A physical Michigan CB, good in zone coverage, with great tackling skills, but a lack of speed and man skills that have most considering him as a safety. Where have we heard that before?

Warren is to Marlin Jackson as recent profile A.J. Edds is to Chad Greenway. Players from the same school, playing the same roles with very similar strengths and weaknesses, but this year's edition isn't quiet the overall prospect making them a mid round pick, rather than a 1st rounder. Warren is a CB who'll excel playing near the line in underneath zone and run support, but will struggle if he's asked to man up on WRs deep regularly.

A team like Indy that values run support and is still mostly man coverage will likely have serious interest in Warren in the middle to late rounds. Despite being a little rough around the edges and not a fit at CB in many schemes Warren has the skills to become a great zone CB.

Mocking the Draft

Warren is as good of a tackler as there is in this year's cornerback class. He's as reliable as they come in the open field and can really hit the ball carrier. He'll need to learn to shed better, but Warren's tackling is one of the things that makes him such a good prospect to move to safety. He wraps up correctly and drives through his tackles.

Reads quarterbacks pretty well in zone to get a good jump. Breaks up more passes with his physical playing style, and less so his athletic ability. Has a tendency to hit the receiver before the ball arrives, and needs to become a little more disciplined.
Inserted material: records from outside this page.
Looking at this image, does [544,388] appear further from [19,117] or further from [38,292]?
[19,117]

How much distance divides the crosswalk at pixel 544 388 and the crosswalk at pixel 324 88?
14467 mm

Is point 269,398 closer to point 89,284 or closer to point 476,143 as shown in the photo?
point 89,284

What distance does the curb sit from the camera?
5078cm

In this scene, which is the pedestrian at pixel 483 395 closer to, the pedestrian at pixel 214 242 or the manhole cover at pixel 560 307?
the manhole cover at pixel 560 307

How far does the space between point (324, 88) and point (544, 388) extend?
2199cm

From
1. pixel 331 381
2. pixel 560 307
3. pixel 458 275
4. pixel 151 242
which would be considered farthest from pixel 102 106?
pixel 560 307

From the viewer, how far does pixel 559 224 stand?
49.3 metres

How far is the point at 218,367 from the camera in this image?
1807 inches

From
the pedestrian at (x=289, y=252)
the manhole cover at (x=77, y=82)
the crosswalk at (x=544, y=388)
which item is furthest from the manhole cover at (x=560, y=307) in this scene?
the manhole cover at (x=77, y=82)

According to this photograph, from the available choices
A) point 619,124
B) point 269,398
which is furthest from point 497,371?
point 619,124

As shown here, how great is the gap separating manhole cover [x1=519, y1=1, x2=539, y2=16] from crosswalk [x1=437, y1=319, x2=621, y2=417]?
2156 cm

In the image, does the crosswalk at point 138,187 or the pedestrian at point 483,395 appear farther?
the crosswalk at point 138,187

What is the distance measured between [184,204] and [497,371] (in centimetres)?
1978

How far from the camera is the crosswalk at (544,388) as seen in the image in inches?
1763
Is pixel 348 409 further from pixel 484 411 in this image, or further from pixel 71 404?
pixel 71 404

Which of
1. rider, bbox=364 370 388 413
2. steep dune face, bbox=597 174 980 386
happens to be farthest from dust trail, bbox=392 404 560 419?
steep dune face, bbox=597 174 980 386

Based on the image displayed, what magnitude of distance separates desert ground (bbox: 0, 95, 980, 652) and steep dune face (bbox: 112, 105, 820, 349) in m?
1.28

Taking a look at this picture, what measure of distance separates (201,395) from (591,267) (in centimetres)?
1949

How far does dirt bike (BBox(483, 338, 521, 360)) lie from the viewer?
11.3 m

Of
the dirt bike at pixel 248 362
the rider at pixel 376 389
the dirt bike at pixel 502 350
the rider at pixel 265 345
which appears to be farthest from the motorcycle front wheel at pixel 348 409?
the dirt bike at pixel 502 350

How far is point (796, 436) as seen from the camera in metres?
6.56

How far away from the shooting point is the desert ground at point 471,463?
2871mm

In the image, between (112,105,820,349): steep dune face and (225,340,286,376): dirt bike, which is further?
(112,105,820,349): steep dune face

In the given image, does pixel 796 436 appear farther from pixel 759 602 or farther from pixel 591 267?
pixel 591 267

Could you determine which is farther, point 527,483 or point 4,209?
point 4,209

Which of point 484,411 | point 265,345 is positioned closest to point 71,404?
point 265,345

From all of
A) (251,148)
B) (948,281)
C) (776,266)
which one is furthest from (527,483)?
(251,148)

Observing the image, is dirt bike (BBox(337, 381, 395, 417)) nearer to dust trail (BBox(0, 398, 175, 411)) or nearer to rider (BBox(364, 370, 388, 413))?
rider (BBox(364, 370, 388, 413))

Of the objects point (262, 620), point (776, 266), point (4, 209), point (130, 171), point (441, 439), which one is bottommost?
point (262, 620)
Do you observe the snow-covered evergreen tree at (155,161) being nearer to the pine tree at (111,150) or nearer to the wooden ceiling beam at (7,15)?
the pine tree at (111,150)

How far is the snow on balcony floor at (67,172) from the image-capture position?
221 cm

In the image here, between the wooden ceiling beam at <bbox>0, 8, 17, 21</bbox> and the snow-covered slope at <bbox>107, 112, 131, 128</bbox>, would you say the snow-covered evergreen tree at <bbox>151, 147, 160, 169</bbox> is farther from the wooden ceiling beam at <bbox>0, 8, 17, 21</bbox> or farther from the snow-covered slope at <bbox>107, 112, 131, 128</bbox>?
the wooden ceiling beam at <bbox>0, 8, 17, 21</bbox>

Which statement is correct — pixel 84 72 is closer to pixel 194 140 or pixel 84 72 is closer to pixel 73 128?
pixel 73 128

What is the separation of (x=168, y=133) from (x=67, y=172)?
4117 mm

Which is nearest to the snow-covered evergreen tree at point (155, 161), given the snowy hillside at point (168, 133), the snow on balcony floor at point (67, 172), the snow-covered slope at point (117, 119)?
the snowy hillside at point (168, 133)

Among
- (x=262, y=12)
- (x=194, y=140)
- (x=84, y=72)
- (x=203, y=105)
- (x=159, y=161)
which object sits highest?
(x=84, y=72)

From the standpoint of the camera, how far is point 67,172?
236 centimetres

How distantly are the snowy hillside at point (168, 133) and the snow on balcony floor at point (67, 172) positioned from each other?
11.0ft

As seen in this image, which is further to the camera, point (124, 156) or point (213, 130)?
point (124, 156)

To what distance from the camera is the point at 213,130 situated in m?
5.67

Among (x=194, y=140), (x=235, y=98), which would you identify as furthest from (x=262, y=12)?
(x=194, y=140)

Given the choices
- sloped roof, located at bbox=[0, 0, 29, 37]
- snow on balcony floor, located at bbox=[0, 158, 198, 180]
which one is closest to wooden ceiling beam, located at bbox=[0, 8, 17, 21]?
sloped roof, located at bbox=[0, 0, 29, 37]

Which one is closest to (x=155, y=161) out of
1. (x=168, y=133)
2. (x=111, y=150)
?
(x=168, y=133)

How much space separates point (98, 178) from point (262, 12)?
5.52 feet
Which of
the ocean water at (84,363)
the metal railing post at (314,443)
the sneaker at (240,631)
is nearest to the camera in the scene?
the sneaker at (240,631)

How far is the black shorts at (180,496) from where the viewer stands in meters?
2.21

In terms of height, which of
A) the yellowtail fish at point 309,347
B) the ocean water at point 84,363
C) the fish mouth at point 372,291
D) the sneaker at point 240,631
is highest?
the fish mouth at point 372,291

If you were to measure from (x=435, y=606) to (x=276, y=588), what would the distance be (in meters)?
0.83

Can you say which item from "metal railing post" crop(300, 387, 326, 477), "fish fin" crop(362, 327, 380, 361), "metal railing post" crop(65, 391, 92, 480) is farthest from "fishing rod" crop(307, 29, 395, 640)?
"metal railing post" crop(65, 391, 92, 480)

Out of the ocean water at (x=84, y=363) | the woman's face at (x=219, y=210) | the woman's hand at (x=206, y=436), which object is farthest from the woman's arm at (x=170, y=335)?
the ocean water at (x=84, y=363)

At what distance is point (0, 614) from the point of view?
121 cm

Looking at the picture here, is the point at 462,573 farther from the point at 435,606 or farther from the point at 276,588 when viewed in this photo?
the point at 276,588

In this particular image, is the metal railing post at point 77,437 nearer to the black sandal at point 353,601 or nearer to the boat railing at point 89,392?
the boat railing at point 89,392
He's good at reading plays in front of him and has a better short-area burst than people give him credit for. Few players have been knocked during the offseason process as much as Warren, and some of it is unfounded. He'll get underdrafted.

NFL Draft Scout

Reacts quickly to throws in front of him, although his footwork is not always sound. Pounds and wraps up receivers making receptions in front of him. Jumps routes when quarterback locks onto a receiver. Jumps underneath routes to make tackles. Poor backpedal, allows receivers to eat up cushion.

Works hard to get off tight end blocks on the edge when supporting the run. Is not strong enough to rip off consistently, put will attempt to force plays inside and reach the sideline. Backs typically don't elude him once in the grasp. Stays home against misdirection plays and cutbacks.

Secure tackler in the open field who brings his hips and wraps with authority. Strong enough to knock the ball out of the receiver's hands during or after the catch is secured. Effective arm tackler but bends at the waist to tackle in space instead of dropping his hips, will miss tackles against NFL backs. Lunges and leaps at the feet of running backs when supporting the run, which is not acceptable at the next level.

Loves the game. Plays with passion and toughness. Directs other defensive backs into position.

Warren possesses the size and athleticism coveted in defensive backs. He’s a tough, competitive player who can really help out in run support with his aggressiveness and sound open-field tackling. Warren’s a confident, instinctive performer who’s comfortable reacting to plays in front of him.

Lacks the necessary pure speed to play on an island and turn and run with speedy receivers. His lateral agility and burst are only adequate.

Warren's technique issues even in zone mean he isn't likely to step right into a big role well (as a more polished zone CB like Spievey might), but Warren could be available as late as the 6th round, where he'd be a steal for a team looking for a CB to play mostly short zone. Keep an eye out for Warren next Saturday in the final four rounds. He fits what Indy likes to do and very much compares to a player they thought quite highly of in 2005.